Limitations & Future Work¶
- Validated only on the HumanML3D dataset, which has limited shape diversity (449 subjects), with synthetic augmentation covering only 10%.
- Relies on the \(\beta\) parameters of the SMPL model to represent body shapes, failing to capture shape variations beyond the expressive range of SMPL.
- Physical plausibility constraints are purely geometric (floating, sliding, penetration) without incorporating dynamics constraints (e.g., inertia, muscle forces).
- Shape descriptions in textual prompts are relatively coarse-grained (using adjectives for height and body shape), restricting precise control over the shape.
- Has not explored integrating with a real physics simulator to further improve physical realism.
Related Work & Insights¶
- vs T2M-GPT: Both use a quantizer + Transformer to predict token sequences, but T2M-GPT cannot recover body shape information after quantizing normalized motions. ShapeMove's SA-VAE achieves a qualitative leap by injecting body shape at the decoding stage.
- vs MDM / MotionDiffuse: Diffusion approaches can handle continuous conditional inputs (including shape), but perform significantly worse than ShapeMove in Penetrate and FID, indicating that diffusion models are inferior to quantization-plus-decoding schemes in physical constraint learning.

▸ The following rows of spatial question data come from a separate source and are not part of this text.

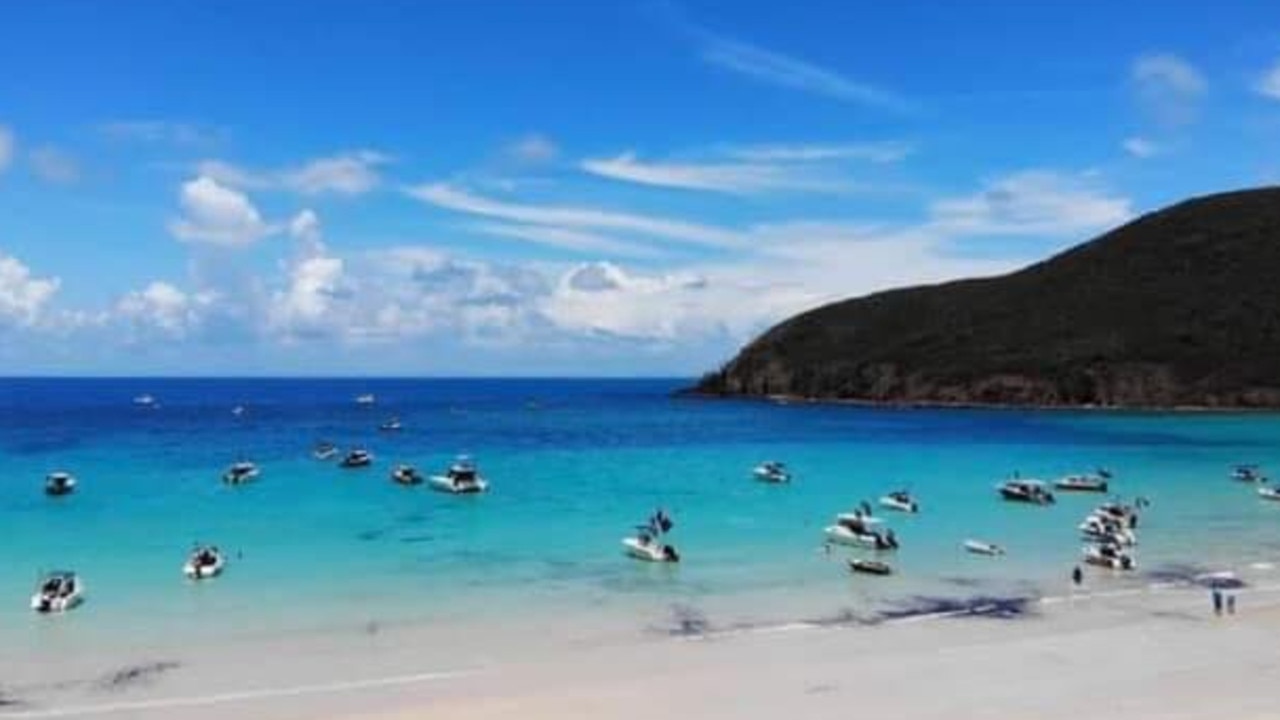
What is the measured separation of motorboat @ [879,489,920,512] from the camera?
71.7 meters

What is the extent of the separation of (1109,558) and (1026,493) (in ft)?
82.1

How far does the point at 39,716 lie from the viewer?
30.0 metres

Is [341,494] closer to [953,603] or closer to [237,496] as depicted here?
[237,496]

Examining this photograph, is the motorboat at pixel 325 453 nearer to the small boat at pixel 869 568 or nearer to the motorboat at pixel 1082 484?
the motorboat at pixel 1082 484

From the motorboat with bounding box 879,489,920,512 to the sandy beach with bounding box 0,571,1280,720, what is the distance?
2939cm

- vs HUMOS: HUMOS also executes shape-aware motion generation but focuses on the physical simulation level, whereas ShapeMove addresses the issue from a learning and quantization perspective, making them complementary.
Rating¶
- Novelty: ⭐⭐⭐⭐ Content-style decoupled quantization and extracting continuous information from embeddings are creative designs, though the overall framework is combinational.
- Experimental Thoroughness: ⭐⭐⭐⭐⭐ Comprehensive coverage across quantitative comparisons, ablations, quantizer comparisons, attribute predictions, and human perceptual evaluations.
- Writing Quality: ⭐⭐⭐⭐ The methodology is clearly explained and figures are abundant, though the Related Work section is somewhat long.
- Value: ⭐⭐⭐⭐ Fills the gap in text-to-shape-aware-motion generation and delivers significant improvements in physical plausibility.